Nella primavera del 1925 Italo Svevo si
reca a Parigi; incontra i suoi estimatori, fra i quali la dolcissima signora
Crémieux, che gli parla delle opere di Marcel Proust,
autore a lui ancora sconosciuto.
In Italia è Eugenio Montale a
scrivere su "L'Esame", nel dicembre 1925, il saggio critico
"Omaggio a Svevo", sulle tre opere ricevute dall'autore stesso,
ponendolo sul piano più alto della letteratura contemporanea. Le lodi europee e
il consenso delle nuove generazioni letterarie riunite attorno a
"Solaria" e al "Convegno", smuovono definitivamente le
incomprensioni italiane, forse non completamente immuni da componenti
antisemite.
La salute di Italo Svevo è minacciata
dall'enfisema polmonare causato dal troppo fumo; riprende comunque con
entusiasmo la propria produzione letteraria: scrive i racconti "La
madre", "Una burla riuscita", "Vino generoso",
"La novella del buon vecchio e della bella fanciulla", tutte pubblicate
nel 1925.
Nello stesso anno va in scena a Roma
l'atto unico "Terzetto spezzato". Scrive inoltre l'incompiuto
"Corto viaggio sentimentale" che verrà pubblicato postumo nel 1949.

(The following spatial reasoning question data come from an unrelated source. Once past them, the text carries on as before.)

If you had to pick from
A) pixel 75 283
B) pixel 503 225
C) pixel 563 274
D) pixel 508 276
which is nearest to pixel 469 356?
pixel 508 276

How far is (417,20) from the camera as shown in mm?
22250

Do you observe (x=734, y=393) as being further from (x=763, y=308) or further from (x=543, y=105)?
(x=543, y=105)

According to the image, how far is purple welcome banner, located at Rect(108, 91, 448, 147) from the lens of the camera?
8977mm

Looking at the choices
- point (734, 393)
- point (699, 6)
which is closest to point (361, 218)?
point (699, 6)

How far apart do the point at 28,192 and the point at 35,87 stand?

Italo Svevo, sempre attivamente
appassionato alla lettura, in questi anni legge con ammirato interesse le opere
di Marcel Proust e Franz Kafka.
La conoscenza delle teorie freudiane e
della cultura europea contemporanea sviluppò la naturale tendenza dello
scrittore all'analisi dell'uomo, passando dalla realtà esterna a quella
interiore. L'uomo che egli descrive nasce dalla crisi della civiltà dell'Europa
dell'ottocento, quello che in "Una vita" non sa reagire di fronte al
naufragare di tutte le sue aspirazioni, o il protagonista di "Senilità" privo di slanci e di ardore, spiritualmente
vecchio e rassegnato a subire la vita, oppure il ricco borghese
"Zeno", privo di ogni alta nobile qualità, senza volontà e malato immaginario di molte malattie, che ha vissuto una vita piena
di buoni propositi non mantenuti, di avvenimenti determinati soltanto dal caso.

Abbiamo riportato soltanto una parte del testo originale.